So you speak English. Why not travel to the land of saints and scholars where English has been lyrically embellished since the dark ages; a week or two in Ireland and I won’t even need a translation dictionary!
A few weeks of hearing your language dancing gracefully and coherantly across the Irish tongue might be more challenging than you think! Ireland may be a predominately english-speaking nation, but the thing that tickled my ears the most when I first moved here and that tends to confuse our stateside guests is some of the slang. So, below is the 40th (!!) in a series I’m publishing on some common Irish slang that used to confuse us when we first arrived.
Shanks Mare - Your legs.
I just heard this one yesterday. I was at a business meeting and this fella asks where I parked. I told him I lived in town and he says, “The shanks mare, eh?”. Seeing my confused look he patted his legs - he was asking me if I had walked to the meeting i.e.: taken the shanks mare.

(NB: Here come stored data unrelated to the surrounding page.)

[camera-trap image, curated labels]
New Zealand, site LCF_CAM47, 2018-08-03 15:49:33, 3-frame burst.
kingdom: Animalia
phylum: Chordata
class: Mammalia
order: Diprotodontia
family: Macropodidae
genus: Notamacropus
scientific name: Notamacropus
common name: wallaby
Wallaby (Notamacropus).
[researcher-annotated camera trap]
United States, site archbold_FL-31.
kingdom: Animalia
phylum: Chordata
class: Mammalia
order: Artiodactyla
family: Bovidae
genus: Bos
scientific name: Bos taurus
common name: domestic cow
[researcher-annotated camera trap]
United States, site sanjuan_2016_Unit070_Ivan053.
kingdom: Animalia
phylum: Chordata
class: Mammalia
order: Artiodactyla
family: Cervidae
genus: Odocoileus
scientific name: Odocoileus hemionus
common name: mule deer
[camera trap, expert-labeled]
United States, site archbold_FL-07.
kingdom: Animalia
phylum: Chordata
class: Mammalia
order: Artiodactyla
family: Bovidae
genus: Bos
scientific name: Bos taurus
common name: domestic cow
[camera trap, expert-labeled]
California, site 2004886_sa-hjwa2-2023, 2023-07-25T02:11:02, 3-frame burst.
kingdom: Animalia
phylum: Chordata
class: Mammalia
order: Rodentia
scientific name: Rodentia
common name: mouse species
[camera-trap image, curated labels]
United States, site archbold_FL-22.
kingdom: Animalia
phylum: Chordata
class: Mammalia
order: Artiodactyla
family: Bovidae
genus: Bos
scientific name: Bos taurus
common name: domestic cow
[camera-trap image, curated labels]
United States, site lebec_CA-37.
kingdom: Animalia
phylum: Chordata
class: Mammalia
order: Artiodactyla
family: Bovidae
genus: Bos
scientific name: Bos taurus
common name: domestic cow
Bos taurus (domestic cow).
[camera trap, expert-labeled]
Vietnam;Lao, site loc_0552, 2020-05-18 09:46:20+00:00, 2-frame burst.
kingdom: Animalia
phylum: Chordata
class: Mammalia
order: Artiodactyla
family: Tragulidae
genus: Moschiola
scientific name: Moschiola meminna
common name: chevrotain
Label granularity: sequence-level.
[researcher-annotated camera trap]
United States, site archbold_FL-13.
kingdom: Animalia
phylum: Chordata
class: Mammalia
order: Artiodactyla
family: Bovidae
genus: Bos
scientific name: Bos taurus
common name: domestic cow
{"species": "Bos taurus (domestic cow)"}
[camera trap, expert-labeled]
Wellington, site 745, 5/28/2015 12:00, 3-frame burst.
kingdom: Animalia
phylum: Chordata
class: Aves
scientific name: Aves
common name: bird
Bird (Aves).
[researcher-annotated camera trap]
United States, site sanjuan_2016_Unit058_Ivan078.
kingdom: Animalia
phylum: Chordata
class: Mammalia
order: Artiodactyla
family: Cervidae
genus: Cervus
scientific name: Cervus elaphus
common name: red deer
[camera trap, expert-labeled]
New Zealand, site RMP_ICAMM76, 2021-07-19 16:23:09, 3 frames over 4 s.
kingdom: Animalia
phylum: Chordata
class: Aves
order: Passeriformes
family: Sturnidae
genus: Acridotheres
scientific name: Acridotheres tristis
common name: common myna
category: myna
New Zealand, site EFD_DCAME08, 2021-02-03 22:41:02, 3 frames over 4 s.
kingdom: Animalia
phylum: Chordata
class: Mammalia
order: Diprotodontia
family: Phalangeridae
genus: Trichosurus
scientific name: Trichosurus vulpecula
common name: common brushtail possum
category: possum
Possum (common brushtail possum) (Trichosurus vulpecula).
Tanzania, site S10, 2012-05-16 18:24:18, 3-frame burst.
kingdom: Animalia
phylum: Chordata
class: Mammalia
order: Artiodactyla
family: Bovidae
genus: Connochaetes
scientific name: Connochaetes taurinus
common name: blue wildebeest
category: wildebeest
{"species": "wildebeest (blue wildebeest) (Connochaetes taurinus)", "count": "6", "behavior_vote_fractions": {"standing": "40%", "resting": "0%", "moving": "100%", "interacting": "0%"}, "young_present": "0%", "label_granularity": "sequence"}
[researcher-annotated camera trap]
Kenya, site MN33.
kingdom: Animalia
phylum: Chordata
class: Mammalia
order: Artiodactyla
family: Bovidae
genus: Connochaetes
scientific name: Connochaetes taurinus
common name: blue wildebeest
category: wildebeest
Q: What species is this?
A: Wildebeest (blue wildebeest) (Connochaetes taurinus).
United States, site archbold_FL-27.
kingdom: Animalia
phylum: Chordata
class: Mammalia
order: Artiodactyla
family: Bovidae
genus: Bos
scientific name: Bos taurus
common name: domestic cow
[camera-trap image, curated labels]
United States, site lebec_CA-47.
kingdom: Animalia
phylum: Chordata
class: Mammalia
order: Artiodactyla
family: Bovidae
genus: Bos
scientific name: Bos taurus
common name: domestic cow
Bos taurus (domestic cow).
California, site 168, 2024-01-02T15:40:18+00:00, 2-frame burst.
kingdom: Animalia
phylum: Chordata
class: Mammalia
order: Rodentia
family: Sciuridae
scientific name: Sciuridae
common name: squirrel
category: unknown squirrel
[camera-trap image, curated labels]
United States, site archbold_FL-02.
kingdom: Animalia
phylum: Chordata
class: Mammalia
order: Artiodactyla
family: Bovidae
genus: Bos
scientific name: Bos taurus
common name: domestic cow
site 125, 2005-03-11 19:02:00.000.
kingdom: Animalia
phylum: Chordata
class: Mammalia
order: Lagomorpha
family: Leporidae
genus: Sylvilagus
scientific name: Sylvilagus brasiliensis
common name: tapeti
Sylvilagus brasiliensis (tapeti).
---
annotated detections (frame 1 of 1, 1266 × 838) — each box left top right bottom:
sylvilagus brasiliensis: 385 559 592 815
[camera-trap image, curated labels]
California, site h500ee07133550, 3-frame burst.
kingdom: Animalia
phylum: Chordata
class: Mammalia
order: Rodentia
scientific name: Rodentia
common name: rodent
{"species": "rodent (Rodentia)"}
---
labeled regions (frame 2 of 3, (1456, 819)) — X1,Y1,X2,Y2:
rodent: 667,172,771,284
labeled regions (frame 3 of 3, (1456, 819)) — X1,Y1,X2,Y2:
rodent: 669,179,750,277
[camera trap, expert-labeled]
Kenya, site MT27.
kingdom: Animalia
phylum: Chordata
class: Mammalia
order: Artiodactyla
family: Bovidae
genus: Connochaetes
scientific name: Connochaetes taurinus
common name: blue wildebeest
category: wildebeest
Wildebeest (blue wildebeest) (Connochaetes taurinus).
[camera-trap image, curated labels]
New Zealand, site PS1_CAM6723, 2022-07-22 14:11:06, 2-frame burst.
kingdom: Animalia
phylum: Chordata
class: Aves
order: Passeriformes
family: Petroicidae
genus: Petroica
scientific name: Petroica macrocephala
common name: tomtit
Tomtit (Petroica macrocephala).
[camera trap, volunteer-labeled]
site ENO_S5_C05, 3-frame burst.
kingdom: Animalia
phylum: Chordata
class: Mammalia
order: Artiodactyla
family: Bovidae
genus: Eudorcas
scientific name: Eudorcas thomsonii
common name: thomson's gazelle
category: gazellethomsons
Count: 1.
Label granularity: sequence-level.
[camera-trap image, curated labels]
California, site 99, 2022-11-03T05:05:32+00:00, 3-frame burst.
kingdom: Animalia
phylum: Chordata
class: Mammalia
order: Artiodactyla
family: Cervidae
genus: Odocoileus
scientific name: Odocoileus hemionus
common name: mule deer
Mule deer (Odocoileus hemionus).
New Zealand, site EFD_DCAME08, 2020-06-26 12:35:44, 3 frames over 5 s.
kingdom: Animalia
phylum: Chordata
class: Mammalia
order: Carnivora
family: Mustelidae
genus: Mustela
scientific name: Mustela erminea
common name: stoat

You learn something new every day, I’ll tell ya!




{ 2 comments }
Good one!
I particularly like the Irish curse:
“May you be get the itch and have no nails to scratch with!”
And next time you bike to your appointment instead of ’shanks mare’,you will probably hear
‘dick van dyke’.
Erin go bragh!
Mala Mukunda
Good curse, I’ll have to keep that one in mind.
Unless I’m up in Dublin I think I’ll be spared the rhyming slang in my business meetings : ) The cockney rhyme thing is a British slang import that has taken hold in Ireland’s capital but, thankfully, almost nowhere else.